You see, I play ultimate frisbee with some Baptists on some Sundays. It's a lot of fun, but for the last year or so, I hadn't been joining in. Life was way too busy for me, plus the friend that I went to it with left, so I didn't really know anyone who played anymore. I mean, I knew them in that "there's that guy who's good", but nothing beyond that.

This past Sunday, I rejoined. My body today thinks that this was a mistake, but it's slowly getting over itself.

Well, I walked up to the field (which is right next to a cemetary. More than once I have gone head-over-heels across a tombstone) and immediately the older guy who runs the show spotted me. He stared for a second, then shouted, "Pitbull? That you?"

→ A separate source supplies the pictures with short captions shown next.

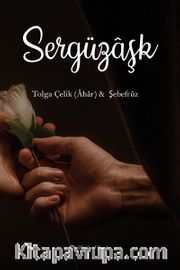 Sergüzaşk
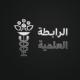 الرابطة العلمية 🔥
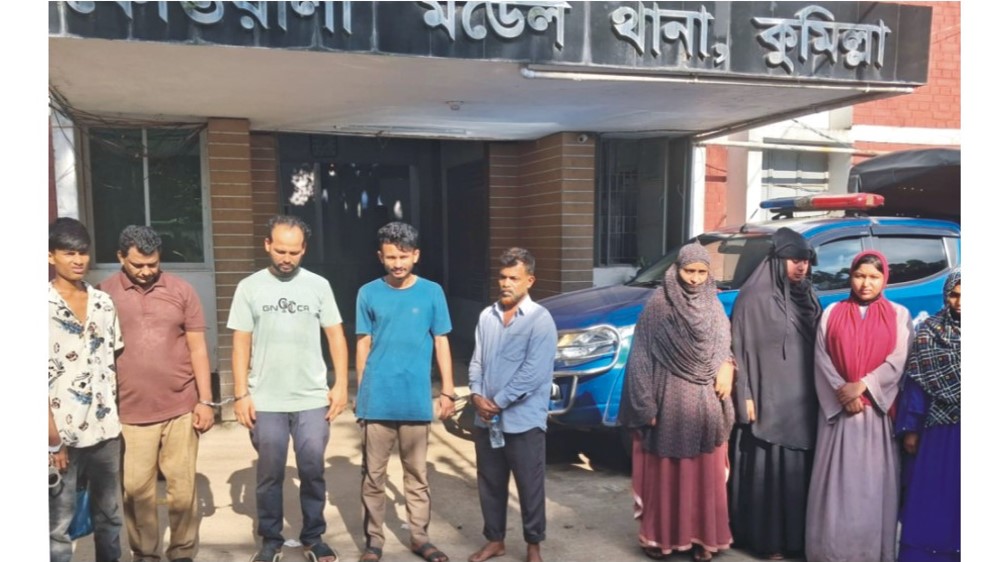   কুমিল্লায় ২৪ ঘণ্টায় ৮৪ মাদক  কারবারি গ্রেফতার
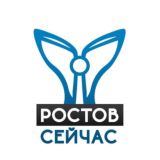 Ростов сейчас
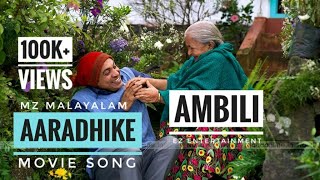 AARADHIKE MOVIE SONG | AMBILI | MZ MALAYALAM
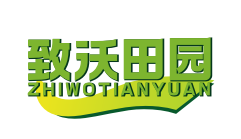 致沃田园zhiwotianyuan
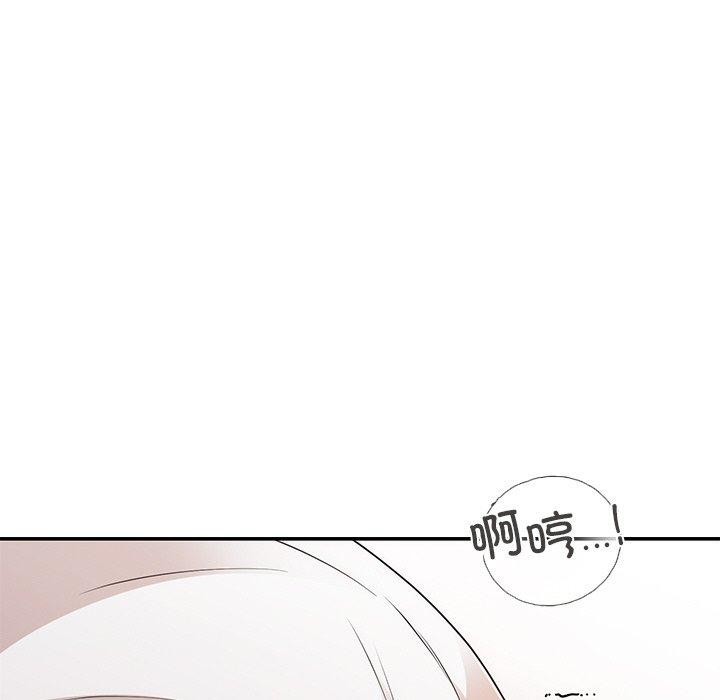 《婚姻束縛》在线观看 第26话 漫画图片11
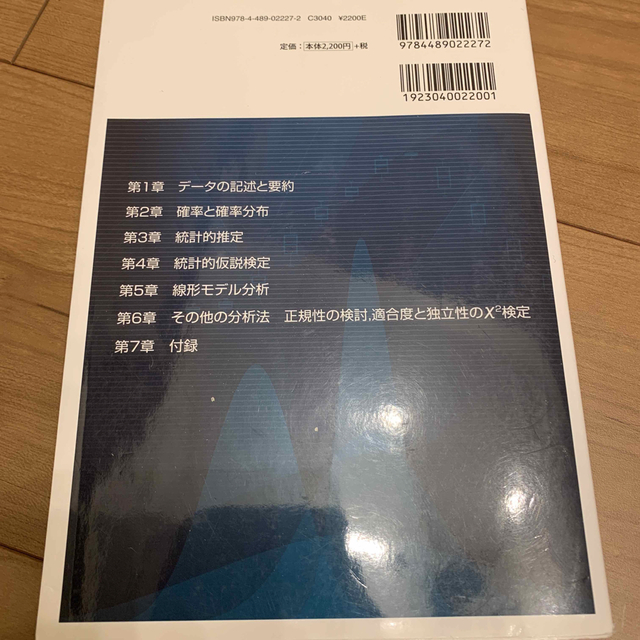 統計学基礎 日本統計学会公式認定統計検定２級対応 改訂版 エンタメ/ホビーの本(科学/技術)の商品写真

I couldn't believe it. They remembered me! They'd dubbed me "Pitbull" because of my aggressive nature, and because once I grab onto someone I'm not going to let go until the frisbee is out of his hands. In real ultimate frisbee, this is against the rules. Here, the only rule is to not maim anyone too seriously.

When Jacob, the man's son and my biggest adversary on the field, drove up, his dad yelled gleefully, "Jacob! Pitbull's here! Make sure you're wearing your cup!"

Jacob promptly groaned and grinned at the same time. People often have that reaction around me when it comes to sports.


I've always been a tomboy. I'm loud, I'm aggressive, and I can kick some ass. I can throw a football better than a lot of boys, I can tackle, I can spit pretty damn far, and when I go to hit, it's a punch, not a slap. Throughout the years, I've been called Pitbull, Rottie, Wolf, Lion, anything that sounded fierce and masculine.

In recent years, I've become a touch more feminine. I wear dresses and skirts now, I put on makeup, and I paint my nails. Does this mean I'm any less aggressive? Not in the slightest. There's a reason my self-defense teacher said that I'm one of the only ones he's not worried about.

The only thing that bothers me about being so... contradictory, I suppose you could call it, is that people don't seem to think of me as a girl. Despite having a rather nice rack (I come from a long line of well-endowed women, and at the rate I'm going, I'm going to fit right in) and a vagina, people still assume that I'm incapable of girly emotions.

When I wear a dress, people act like it's a big deal. You know what? Sometimes I just want to wear a dress. They're fun to twirl in. Yes, I like to twirl.

When I put on makeup, people act like I've broken some covenant. I can wear makeup if I want. It brings out my better features and hides the breakouts I get at certain times of the month. In other words, it's useful stuff.

When I admit that I *gasp* have feelings, people get freaked out. Like what, tomboys can't like boys or want to cry or feel like screaming in rage? Au contraire.

Now, this isn't to say that EVERYONE treats me like some sexless creature that is neither a man nor a woman. Plenty of men want to have sex with me, and some even like me. Plenty of girls understand where I'm coming from. But those men are never the ones I like, and those girls still seem intimidated by me.

Of course, that could be because I have a proclivity to attack first, ask questions later.